Typically, a reign of terror begins as a temporary political necessity. In time it inevitably degenerates into a dark age of arbitrary mass arrests amid an atmosphere of witch hunt. As the social destructiveness of the terror intensifies, the political purpose of the terror would become diffused and unfocused, while unbridled personal ambition and runaway greed of the secret policemen become its main driving forces. The reigns of terror follow the same predictable pattern across cultural and political borders.

Chinese political ideology has a history of protracted contest between the vision of Da'tong (General Harmony) and the pragmatism of Xiao'kang (Individual Contentment). In contemporary political terms, it is a struggle between the noble grandeur of communal socialist vision and the utilitarian efficiency of individual private enterprise.

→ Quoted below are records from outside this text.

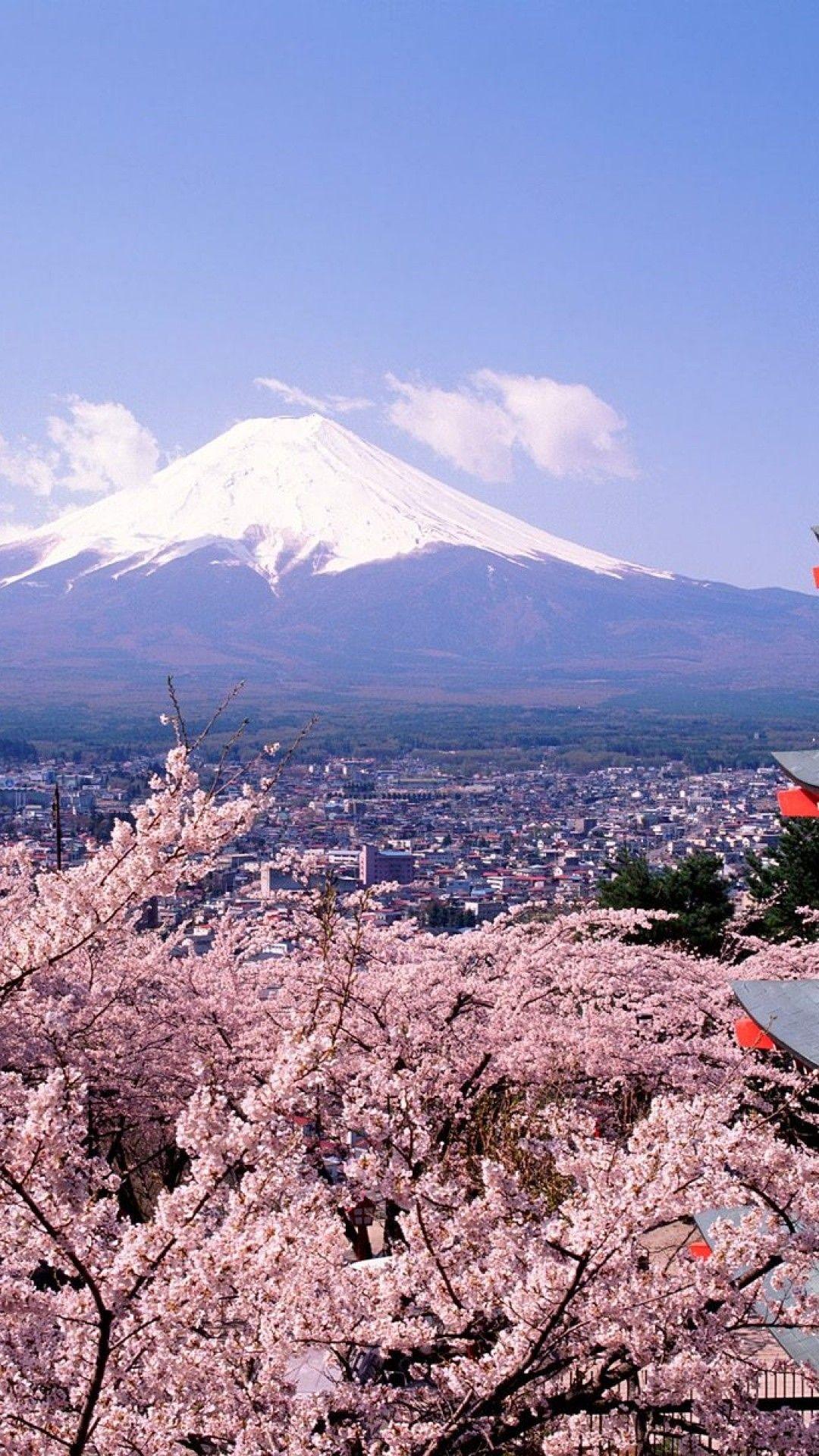 人気205位 富士山と桜 富士山 景色 風景
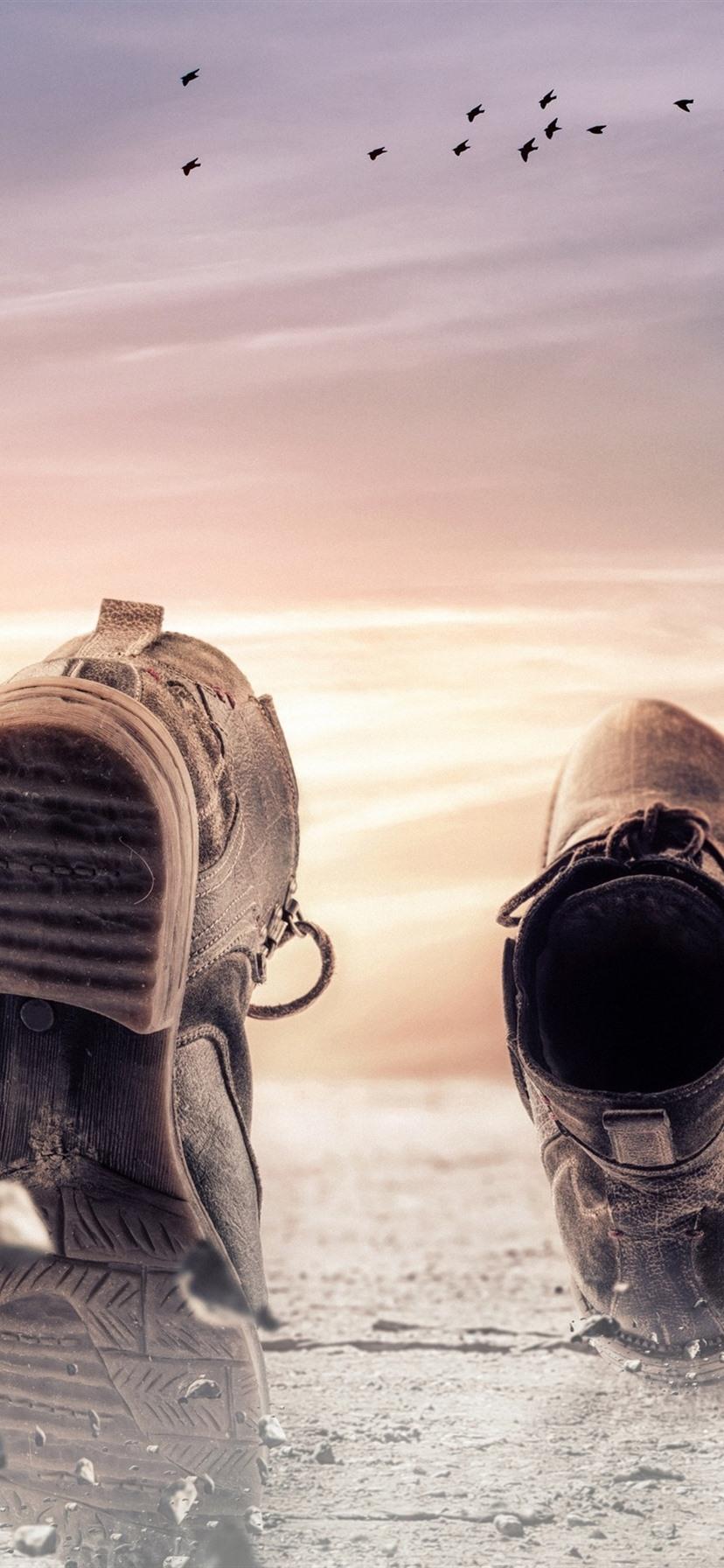 Schuhe Boden Vögel Kreativ 3840x2160 Uhd 4k
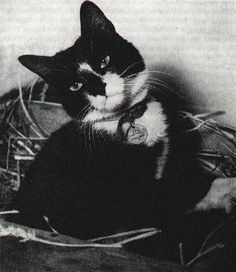 Simon was perhaps the most famous of the wounded aboard HMS Amethyst, in 1949, during the Chinese Civil War, when communists shot at the British frigate. When he was discovered days after the contretemps, his whiskers and eyebrows were singed, he was frail, and his fur was caked in dried blood. But within months he had gained strength and continued his career as the Amethyst's chief rat-catcher.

Mao's political rise had been predicated on his ability to skillfully manipulate the contention between these 2 ideologies for the benefit of an evolving new social order, and his post-humous fall was related to his failure to balance the same in a changing social-economic post-revolution context. Deng Xiaoping's ideology is officially based on xiao'kang. When Mao accused Deng of being a capitalist roader, he was not wrong.

Henry C.K. Liu

Charles Brown wrote:


> >>> Doug Henwood <dhenwood at panix.com> 06/10/99 12:18PM >
> I entirely agree that secret police have no place in my utopia, and that
> the brutal idiocies of Stalinism are a betrayal of Marxism. But Kerensky or
> any other democrat you want to name would have faced the implacable
> hosility of the domestic foreign bourgeoisie. For a more recent example,
> look what happened to Allende. How do you keep the CIA at bay without jails
> and firing squads? I really don't know the answer to that, but it's not
> just a matter of making good or bad choices.
>
> Insane seems an odd word to apply to Lenin.
>
> (((((((((((((((((((((
>
> Charles: Interesting your mention of the concept of "secret police" . I was thinking recently about this standard concept from the Cold War era. Communist countries have secret police and capitalist countries don't , is the notion one gets from U.S. big brother. Here are two common sense criticisms of that mindset.
>
> Do people really think the plainclothes police in the socialist countries are unknown or SECRET to the people in those countries ? Couldn't the average person with common sense in a socialist country "spot" a cop ? (Wojtek ?) What exactly was perniciously _secret_ about the police forces in those countries ? It seems that a contrary caricature would be that the force of the police was open and intimidating, the opposite of secret.
>
> This "pernicious secretness" seems part of the fictional stereotype from the novel Big Brother, "Big Brother is watching" (when you don't know it). Yet, open threat of police force is just as pernicious; and the U.S. has as much Big Brother watching people in secret and in the open as anybody.
>
> Secondly, aren't the FBI and local "detectives" or plainclothes police, American secret police ? Doesn't America have as many secret police as anybody , undercover cops and all of that ? The Black Panthers, Communist Parties, Labor movement , Peace movement have been overrun almost with police spies, provocateurs and disruptors for decades. J Edgar Hoover was an unelected , vicious Secret Police Czar for over 50 years, longer than Beria in the Soviet Union. What could be more dictatorial and secret police controlling than that ? So much of Hoover and the FBI's political work was probably secret , that we probably don't know it all, and we know of a whole lot, in for example, COINTELPRO. What about secret paramilitary organizations such as the KKK ? The KKK are a secret, terrorist police force.
>
> Furthermore, the U.S. has numerous private police spies in the pay of the corporations. Henry Ford , the father, had an infamous internal , open and secret police force. The Biggest Brother is really watching you at work, openly and secretly, with hidden cameras and private detectives.